# Task goal
Exactly as written, transcribe the lines that run from the one containing "From the image, would" to the end of the records below.

##### Entries shown #####

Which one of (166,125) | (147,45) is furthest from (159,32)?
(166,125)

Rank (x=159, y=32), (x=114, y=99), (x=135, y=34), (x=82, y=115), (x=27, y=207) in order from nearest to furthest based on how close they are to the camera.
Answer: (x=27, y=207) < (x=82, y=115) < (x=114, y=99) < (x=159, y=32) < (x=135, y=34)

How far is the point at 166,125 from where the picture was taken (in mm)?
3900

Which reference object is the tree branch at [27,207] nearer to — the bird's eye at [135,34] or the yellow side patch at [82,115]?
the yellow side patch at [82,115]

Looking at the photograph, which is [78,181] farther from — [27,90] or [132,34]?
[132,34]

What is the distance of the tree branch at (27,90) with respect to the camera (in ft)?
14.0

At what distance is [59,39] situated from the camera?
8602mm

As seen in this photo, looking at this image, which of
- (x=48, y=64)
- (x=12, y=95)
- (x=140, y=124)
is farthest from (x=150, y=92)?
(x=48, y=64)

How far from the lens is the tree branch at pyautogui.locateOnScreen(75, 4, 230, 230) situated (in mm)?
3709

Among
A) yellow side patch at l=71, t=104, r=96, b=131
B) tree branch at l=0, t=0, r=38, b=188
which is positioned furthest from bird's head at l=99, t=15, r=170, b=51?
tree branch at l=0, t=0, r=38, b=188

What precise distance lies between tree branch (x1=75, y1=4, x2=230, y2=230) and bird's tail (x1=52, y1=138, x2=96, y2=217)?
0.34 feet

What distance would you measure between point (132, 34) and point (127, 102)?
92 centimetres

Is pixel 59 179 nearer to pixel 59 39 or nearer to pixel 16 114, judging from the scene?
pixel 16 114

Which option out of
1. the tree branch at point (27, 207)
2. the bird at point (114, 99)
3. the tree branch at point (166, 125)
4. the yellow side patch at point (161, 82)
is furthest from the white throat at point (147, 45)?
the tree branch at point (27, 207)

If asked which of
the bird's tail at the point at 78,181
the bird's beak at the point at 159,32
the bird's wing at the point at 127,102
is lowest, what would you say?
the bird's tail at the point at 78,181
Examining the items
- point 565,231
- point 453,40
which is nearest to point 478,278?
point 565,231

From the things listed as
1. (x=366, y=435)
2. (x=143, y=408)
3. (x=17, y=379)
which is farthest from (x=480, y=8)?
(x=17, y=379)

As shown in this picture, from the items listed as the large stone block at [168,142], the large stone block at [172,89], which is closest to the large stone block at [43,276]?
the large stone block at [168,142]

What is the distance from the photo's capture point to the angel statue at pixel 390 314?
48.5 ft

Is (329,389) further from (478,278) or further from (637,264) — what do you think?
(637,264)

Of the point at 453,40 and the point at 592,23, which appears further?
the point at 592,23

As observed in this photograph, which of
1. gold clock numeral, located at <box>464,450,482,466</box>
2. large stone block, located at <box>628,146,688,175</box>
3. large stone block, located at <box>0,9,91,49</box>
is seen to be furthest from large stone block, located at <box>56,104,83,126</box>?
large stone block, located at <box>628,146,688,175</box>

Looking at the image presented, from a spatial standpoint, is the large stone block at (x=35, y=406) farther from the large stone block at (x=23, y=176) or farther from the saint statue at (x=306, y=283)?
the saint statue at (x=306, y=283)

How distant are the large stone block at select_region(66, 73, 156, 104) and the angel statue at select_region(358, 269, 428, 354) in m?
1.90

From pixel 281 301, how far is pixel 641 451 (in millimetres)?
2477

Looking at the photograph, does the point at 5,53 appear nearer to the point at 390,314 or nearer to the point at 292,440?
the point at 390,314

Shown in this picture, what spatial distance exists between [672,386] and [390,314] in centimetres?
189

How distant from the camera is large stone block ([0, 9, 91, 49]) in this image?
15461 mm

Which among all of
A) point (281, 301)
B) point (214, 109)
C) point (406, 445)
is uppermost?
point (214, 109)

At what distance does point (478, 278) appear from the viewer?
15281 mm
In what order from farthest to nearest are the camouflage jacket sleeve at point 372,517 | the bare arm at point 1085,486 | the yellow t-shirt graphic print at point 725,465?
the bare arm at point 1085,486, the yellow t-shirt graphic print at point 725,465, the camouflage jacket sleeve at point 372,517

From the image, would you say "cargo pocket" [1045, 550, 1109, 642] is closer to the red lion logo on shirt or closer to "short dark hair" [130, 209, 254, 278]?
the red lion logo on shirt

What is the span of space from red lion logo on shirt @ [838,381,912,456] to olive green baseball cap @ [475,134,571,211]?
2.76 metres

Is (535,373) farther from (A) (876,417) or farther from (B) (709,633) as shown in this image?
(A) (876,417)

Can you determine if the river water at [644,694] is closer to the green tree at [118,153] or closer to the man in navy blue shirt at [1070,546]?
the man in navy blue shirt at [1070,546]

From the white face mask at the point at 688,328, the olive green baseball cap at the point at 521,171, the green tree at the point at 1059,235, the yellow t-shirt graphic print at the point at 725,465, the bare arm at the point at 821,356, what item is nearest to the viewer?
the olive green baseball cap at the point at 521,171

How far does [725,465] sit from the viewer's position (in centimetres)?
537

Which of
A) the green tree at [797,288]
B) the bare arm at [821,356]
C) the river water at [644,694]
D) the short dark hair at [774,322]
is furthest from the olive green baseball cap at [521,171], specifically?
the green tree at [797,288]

#####

# Response
From the image, would you say "cargo pocket" [1045, 550, 1109, 642] is closer to the red lion logo on shirt or closer to "short dark hair" [130, 209, 254, 278]?
the red lion logo on shirt

What is the span of space from red lion logo on shirt @ [838,381,912,456] to olive green baseball cap @ [475,134,571,211]?
2.76 metres

Is (535,373) farther from (A) (876,417) or farther from (B) (709,633) as shown in this image?
(A) (876,417)

Can you determine if the river water at [644,694] is closer to the green tree at [118,153] or closer to the man in navy blue shirt at [1070,546]?
the man in navy blue shirt at [1070,546]

From the white face mask at the point at 688,328, the olive green baseball cap at the point at 521,171, the green tree at the point at 1059,235, the yellow t-shirt graphic print at the point at 725,465, the bare arm at the point at 821,356, what item is nearest to the viewer?
the olive green baseball cap at the point at 521,171

How far does [725,465] sit from the viewer's position (in centimetres)?
537

Which of
A) the green tree at [797,288]
B) the bare arm at [821,356]
C) the river water at [644,694]
D) the short dark hair at [774,322]
is furthest from the olive green baseball cap at [521,171], specifically?
the green tree at [797,288]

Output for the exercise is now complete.